屋子裡隻剩下老太太和宋恪鬆。
老太太蒼老的聲音頗有厚度:“這事兒由你而起,你說怎麼辦?”
宋恪鬆本就嫌趙氏脾氣大,又愛算計,加上本來就不覺得這是個大事,他拱了拱手開口:“二兩銀子的布錢就從兒子的私賬上走吧,”
“這不是銀錢的事,太太她雖脾氣暴了點,但說的話卻言之有理。”老太太歎了一聲,“你也是曾經位列一品大員的人物,怎麼如今反倒糊塗起來?方氏一個小小的妾室既無管家之權,又無你的手令文書,就敢隨意去賬房支取銀錢,錢雖不多,但事可不小。若是這一次沒有提醒到位,下一回她的膽子會更大。”
老太太頓了頓,“彆忘了,當年我們一家被迫離開聖京時的教訓。可不就是禍起蕭牆嗎?”
宋恪鬆不由地正色起來,再次拱手行禮:“母親教訓得是。”
“這一次,承蒙聖恩,你又能得詔反京,越是這個節骨眼上越不可懈怠,你可明白?”
“兒子明白了。”
“方氏不尊太太,以下犯上,罰她一個月的月例銀子。念她是初犯,又是不知情的,這邊罷了。”
老太太剛說完,趙氏就從梢間出來了。
整理過妝容的她比剛才情緒穩定多了,對著老太太又是拜倒:“兒媳多謝老太太主持公道。”

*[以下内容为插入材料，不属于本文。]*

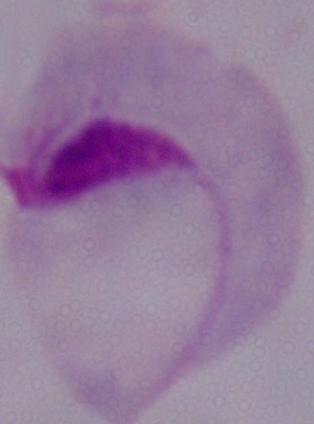

Summary:
  - Modality: photomicrograph
  - Identification: trichomonad
  - Magnification: 1000x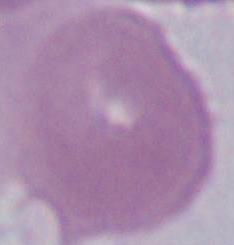
1000x magnification. Micrograph. An erythrocyte is seen.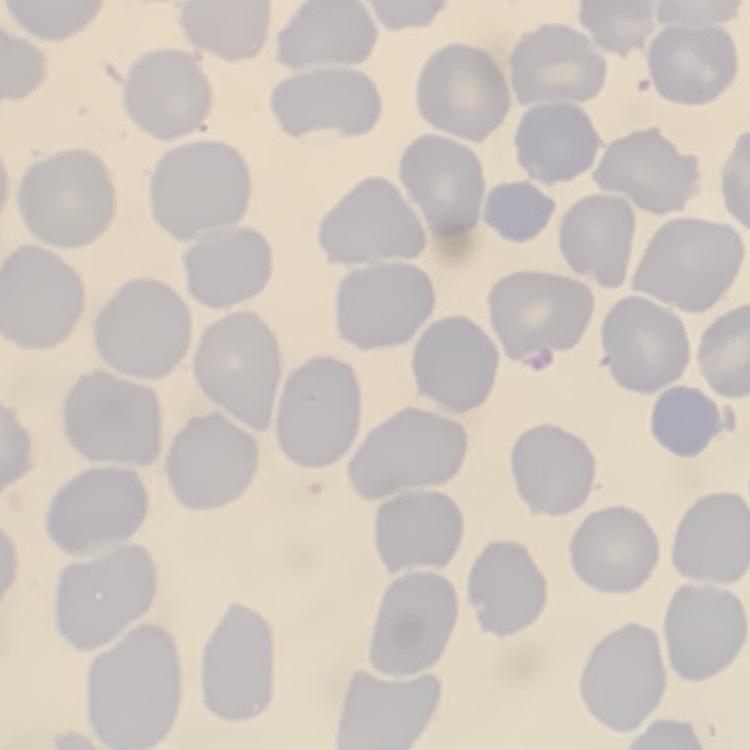
red blood cell morphology = no rouleaux formation
stain = Field's or Giemsa
preparation = thin blood film
image type = one tile cut from a larger photomicrographState the blood parasite species.
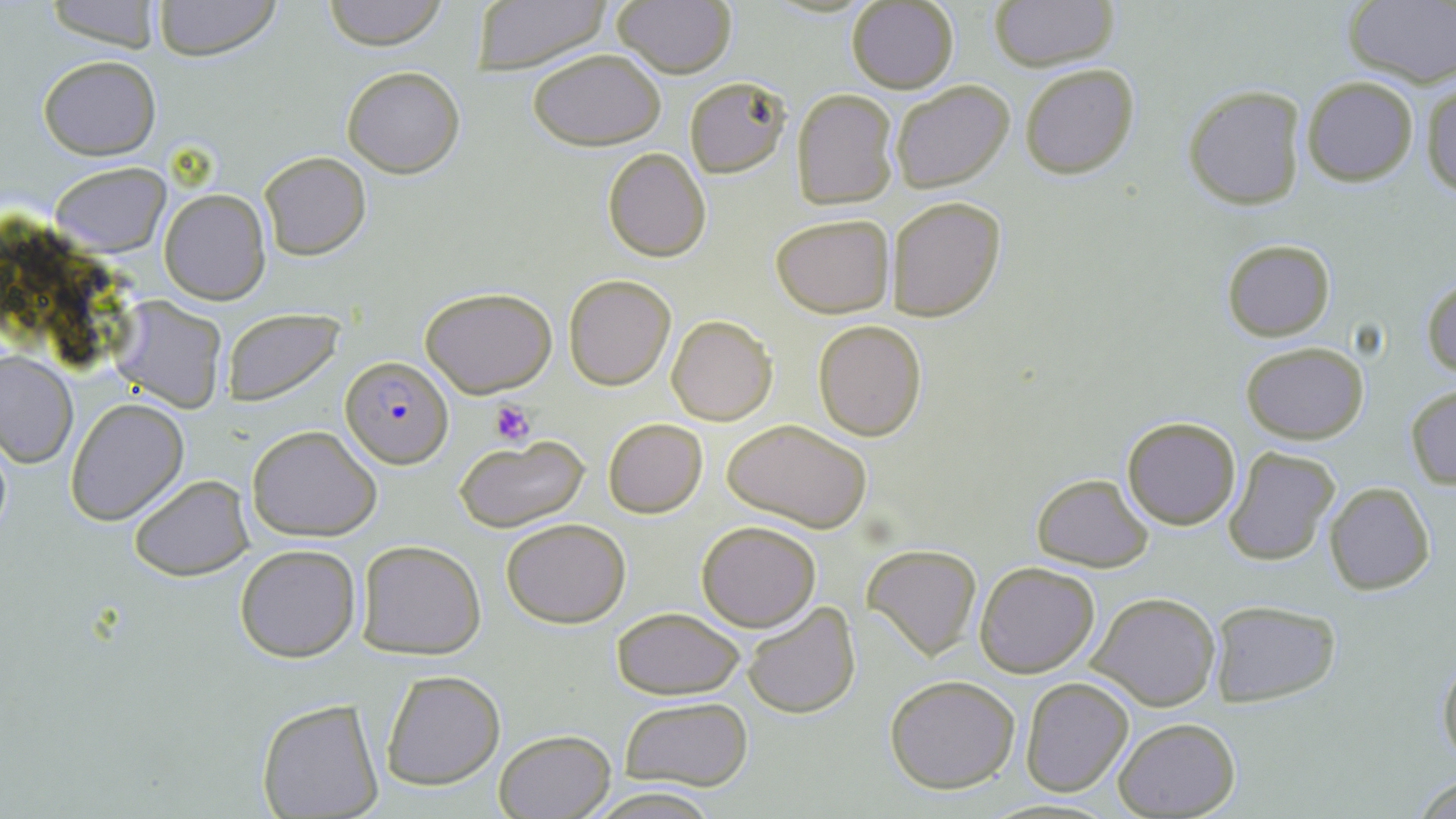
Plasmodium falciparum.

{
  "platelet_locations": "approximate bounding boxes as (x1, y1, x2, y2) in pixels: (490, 400, 534, 447)",
  "plasmodium_falciparum_infected_red_blood_cell_locations": "approximate bounding boxes as (x1, y1, x2, y2) in pixels: (341, 358, 454, 467)",
  "magnification": "1000x",
  "stain": "May-Grünwald-Giemsa",
  "uninfected_red_blood_cell_locations": "approximate bounding boxes as (x1, y1, x2, y2) in pixels: (150, 0, 283, 62), (321, 0, 449, 50), (467, 0, 613, 73), (988, 0, 1122, 72), (43, 1, 161, 50), (846, 1, 960, 94), (612, 2, 738, 79), (1342, 2, 1456, 85), (529, 48, 666, 152), (37, 54, 160, 159), (1020, 63, 1141, 180), (342, 64, 465, 179), (684, 75, 793, 178), (1299, 75, 1418, 187), (889, 78, 1015, 194), (1423, 82, 1456, 200), (1183, 84, 1307, 209), (791, 90, 899, 209), (603, 148, 712, 262), (258, 150, 370, 260), (51, 161, 170, 257), (159, 190, 271, 305), (886, 196, 1006, 321), (771, 215, 894, 316), (1222, 239, 1334, 341), (564, 275, 677, 390), (1423, 279, 1456, 379), (419, 285, 557, 398), (112, 297, 227, 412), (223, 309, 342, 405), (666, 314, 777, 425), (812, 319, 927, 441), (1241, 342, 1369, 443), (0, 348, 78, 467), (1405, 384, 1456, 488), (66, 400, 189, 526), (720, 417, 873, 530), (1122, 417, 1240, 530), (603, 418, 707, 517), (246, 425, 382, 541), (454, 435, 590, 532), (1222, 446, 1341, 566), (1030, 471, 1154, 572), (128, 473, 254, 582), (1324, 481, 1435, 595), (501, 517, 631, 629), (697, 521, 822, 631), (355, 539, 487, 659), (234, 543, 362, 663), (862, 544, 982, 660), (974, 562, 1101, 679), (1089, 591, 1222, 711), (1208, 600, 1342, 707), (742, 601, 860, 720), (608, 606, 747, 699), (1437, 649, 1456, 771), (381, 671, 505, 789), (884, 675, 1020, 791), (1021, 677, 1134, 796), (618, 696, 754, 790), (253, 697, 385, 818), (1112, 717, 1239, 818), (492, 727, 618, 819), (1407, 772, 1456, 819), (582, 785, 723, 819)",
  "image_size": "1456×819 pixels",
  "preparation": "thin blood film",
  "modality": "optical microscopy",
  "field_of_view": "single"
}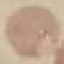

malaria status = uninfected
stain = Giemsa
capture = smartphone camera at the microscope eyepiece
preparation = thin blood film
image type = automatically extracted cell patch, resized to 64 × 64 pixelsAssess this cell for malaria.
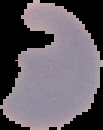

It is parasitized.

preparation = thin blood film
image type = segmented cell region on a black background
image size = 103×130 pixels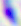 Captured at 400x magnification. Toxoplasma gondii is shown. Photomicrograph.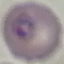
{
  "malaria_status": "parasitized",
  "stain": "Giemsa",
  "capture": "smartphone camera at the microscope eyepiece",
  "preparation": "thin blood smear",
  "image_type": "cell patch, automatically extracted from a larger field of view and resized to 64 × 64 pixels"
}Classify this cell by malaria status.
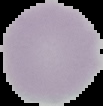
Uninfected.

From a thin blood film. Image is 103×106 pixels. Segmented cell region on a black background.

“你也是的。”老太太親手拉起趙氏,“你是府裡的正房太太,誰又能越得過你?她方氏不過是個姨娘,身家性命都捏在你手裡,不過區區二兩紋銀,你早該自己打發了人去教訓,何必鬨到我這兒來。”
“也虧得是冬日裡的一大清早,孩子們都還沒有過來請安,家裡也沒有熟客,否則你這太太的麵子豈不是保不住啊?”
趙氏臉頰一紅,這會兒是知道自己的行為太過衝動。
她低眉順眼地給婆婆揉肩,委屈巴巴:“媳婦也是太過生氣,一時忘了。”
“我說恪鬆,你也得聽著,有道是夫妻一體,他榮光必有你的尊重,他若是遇上麻煩,那我們一家子都逃不掉。你是他的正房太太,以後可是要跟他一起共享香火,結發百年的,斷斷不可為了這種小事傷了情分。”
老太太的話也說到了宋恪鬆的心裡,他頻頻點頭。
趙氏咬著牙,有些不情願,但也知道老太太是為了自己好,便也輕輕頷首:“媳婦曉得了。”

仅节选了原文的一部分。